> _Aim of the task_: I'd like the entries repeated exactly, pictures omitted.

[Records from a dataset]

────────────────

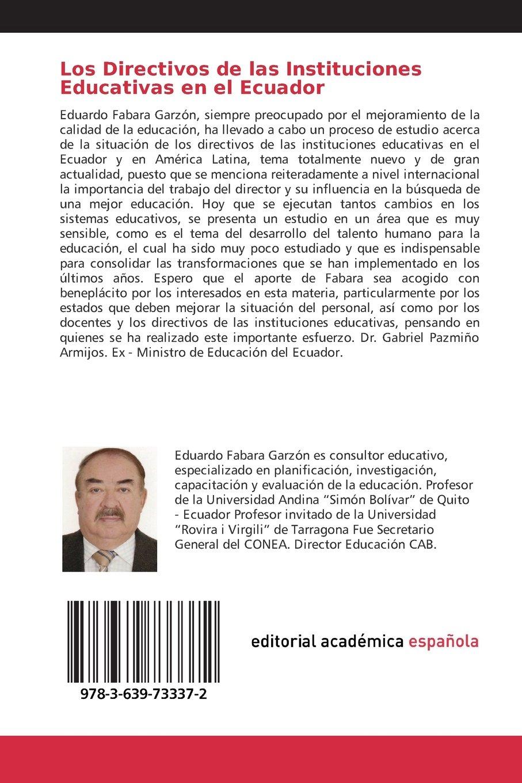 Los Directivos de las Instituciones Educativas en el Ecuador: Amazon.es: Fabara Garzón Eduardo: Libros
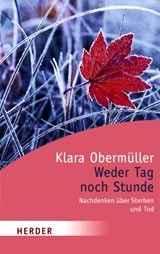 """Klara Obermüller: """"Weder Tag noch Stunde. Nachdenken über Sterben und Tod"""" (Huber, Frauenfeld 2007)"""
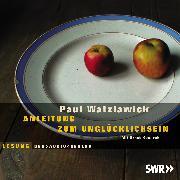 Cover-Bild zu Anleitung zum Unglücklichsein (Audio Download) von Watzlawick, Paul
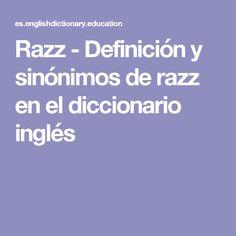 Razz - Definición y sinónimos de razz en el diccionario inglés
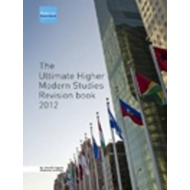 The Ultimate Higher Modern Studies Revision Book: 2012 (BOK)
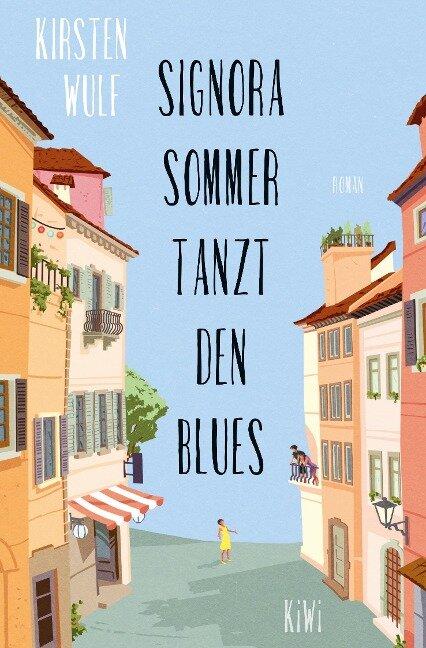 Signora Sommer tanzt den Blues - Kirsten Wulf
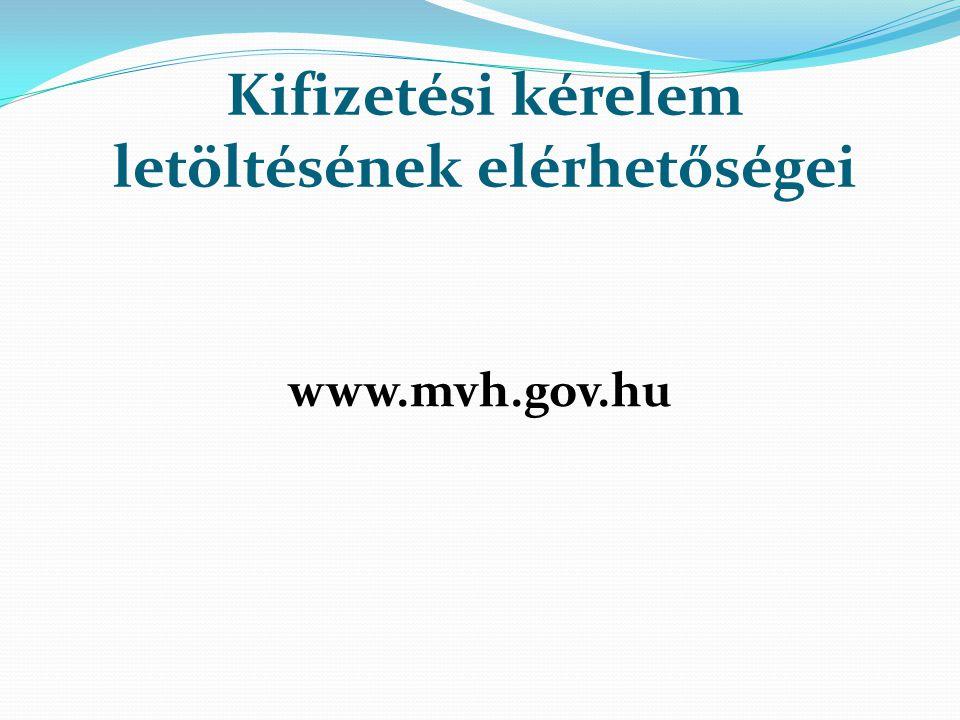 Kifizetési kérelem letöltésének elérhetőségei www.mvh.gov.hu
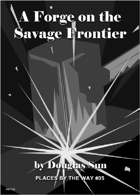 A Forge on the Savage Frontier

────────────────

> _The completed task_:
 Los Directivos de las Instituciones Educativas en el Ecuador: Amazon.es: Fabara Garzón Eduardo: Libros
 """Klara Obermüller: """"Weder Tag noch Stunde. Nachdenken über Sterben und Tod"""" (Huber, Frauenfeld 2007)"""
 Cover-Bild zu Anleitung zum Unglücklichsein (Audio Download) von Watzlawick, Paul
 Razz - Definición y sinónimos de razz en el diccionario inglés
 The Ultimate Higher Modern Studies Revision Book: 2012 (BOK)
 Signora Sommer tanzt den Blues - Kirsten Wulf
 Kifizetési kérelem letöltésének elérhetőségei www.mvh.gov.hu
 A Forge on the Savage Frontier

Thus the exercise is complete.